REQUIRED TASK
Take the records underneath and set them down exactly.

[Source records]
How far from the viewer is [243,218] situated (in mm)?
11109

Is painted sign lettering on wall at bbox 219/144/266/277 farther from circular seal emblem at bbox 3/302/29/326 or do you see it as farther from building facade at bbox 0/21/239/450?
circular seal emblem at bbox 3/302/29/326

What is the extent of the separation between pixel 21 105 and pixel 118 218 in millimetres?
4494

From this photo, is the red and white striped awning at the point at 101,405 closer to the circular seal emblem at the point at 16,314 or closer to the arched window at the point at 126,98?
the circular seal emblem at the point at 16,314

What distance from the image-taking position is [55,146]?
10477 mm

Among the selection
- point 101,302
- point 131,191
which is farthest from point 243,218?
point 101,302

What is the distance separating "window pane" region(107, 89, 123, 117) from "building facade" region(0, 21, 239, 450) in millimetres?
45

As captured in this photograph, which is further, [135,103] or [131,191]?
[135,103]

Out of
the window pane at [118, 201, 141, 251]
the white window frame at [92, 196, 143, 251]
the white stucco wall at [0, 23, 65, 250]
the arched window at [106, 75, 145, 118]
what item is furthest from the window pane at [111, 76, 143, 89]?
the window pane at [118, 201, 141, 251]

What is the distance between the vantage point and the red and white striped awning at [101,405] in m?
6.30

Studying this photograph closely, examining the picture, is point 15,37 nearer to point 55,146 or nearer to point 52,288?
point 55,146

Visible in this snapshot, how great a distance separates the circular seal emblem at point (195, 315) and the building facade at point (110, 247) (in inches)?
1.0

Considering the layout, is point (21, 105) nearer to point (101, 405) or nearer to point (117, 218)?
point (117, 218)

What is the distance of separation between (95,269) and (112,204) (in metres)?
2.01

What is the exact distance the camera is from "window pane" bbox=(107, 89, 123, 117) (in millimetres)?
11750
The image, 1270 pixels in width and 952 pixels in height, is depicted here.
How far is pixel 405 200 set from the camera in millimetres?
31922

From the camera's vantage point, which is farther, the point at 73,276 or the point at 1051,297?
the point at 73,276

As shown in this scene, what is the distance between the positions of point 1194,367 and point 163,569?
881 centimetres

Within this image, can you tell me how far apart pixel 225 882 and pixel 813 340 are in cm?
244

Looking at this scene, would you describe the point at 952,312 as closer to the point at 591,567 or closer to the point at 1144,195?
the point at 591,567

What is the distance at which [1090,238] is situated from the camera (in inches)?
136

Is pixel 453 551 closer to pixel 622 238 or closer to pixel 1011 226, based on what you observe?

THE REPLY
How far from the viewer is [243,218] situated (in mm)?
11109

Is painted sign lettering on wall at bbox 219/144/266/277 farther from circular seal emblem at bbox 3/302/29/326 or do you see it as farther from building facade at bbox 0/21/239/450?
circular seal emblem at bbox 3/302/29/326

What is the extent of the separation between pixel 21 105 and pixel 118 218 in millimetres?
4494

From this photo, is the red and white striped awning at the point at 101,405 closer to the circular seal emblem at the point at 16,314 or closer to the arched window at the point at 126,98?
the circular seal emblem at the point at 16,314

What distance from the image-taking position is [55,146]?
10477 mm

Among the selection
- point 101,302
- point 131,191
which is farthest from point 243,218?
point 101,302

What is the distance separating "window pane" region(107, 89, 123, 117) from "building facade" region(0, 21, 239, 450) in millimetres?
45

As captured in this photograph, which is further, [135,103] or [131,191]?
[135,103]

Out of
the window pane at [118, 201, 141, 251]
the white window frame at [92, 196, 143, 251]
the white stucco wall at [0, 23, 65, 250]
the arched window at [106, 75, 145, 118]
what item is furthest from the window pane at [111, 76, 143, 89]?
the window pane at [118, 201, 141, 251]

What is the distance between the vantage point and the red and white striped awning at [101,405] in m?
6.30

Studying this photograph closely, examining the picture, is point 15,37 nearer to point 55,146 or nearer to point 52,288?
point 55,146

Visible in this snapshot, how great a distance separates the circular seal emblem at point (195, 315) and the building facade at point (110, 247) (in inches)?
1.0

Considering the layout, is point (21, 105) nearer to point (101, 405) or nearer to point (117, 218)?
point (117, 218)

What is the distance of separation between (95,269) and (112,204) (in metres)?
2.01

What is the exact distance the camera is from "window pane" bbox=(107, 89, 123, 117) (in millimetres)?
11750
The image, 1270 pixels in width and 952 pixels in height, is depicted here.
How far is pixel 405 200 set from the camera in millimetres?
31922

From the camera's vantage point, which is farther, the point at 73,276 or the point at 1051,297?
the point at 73,276

As shown in this scene, what is the distance between the positions of point 1194,367 and point 163,569?
881 centimetres

Within this image, can you tell me how far apart pixel 225 882 and pixel 813 340 are in cm?
244

Looking at this scene, would you describe the point at 952,312 as closer to the point at 591,567 or closer to the point at 1144,195?
the point at 591,567

What is the distance at which [1090,238] is situated from the camera (in inches)?
136

Is pixel 453 551 closer to pixel 622 238 or closer to pixel 1011 226, based on what you observe?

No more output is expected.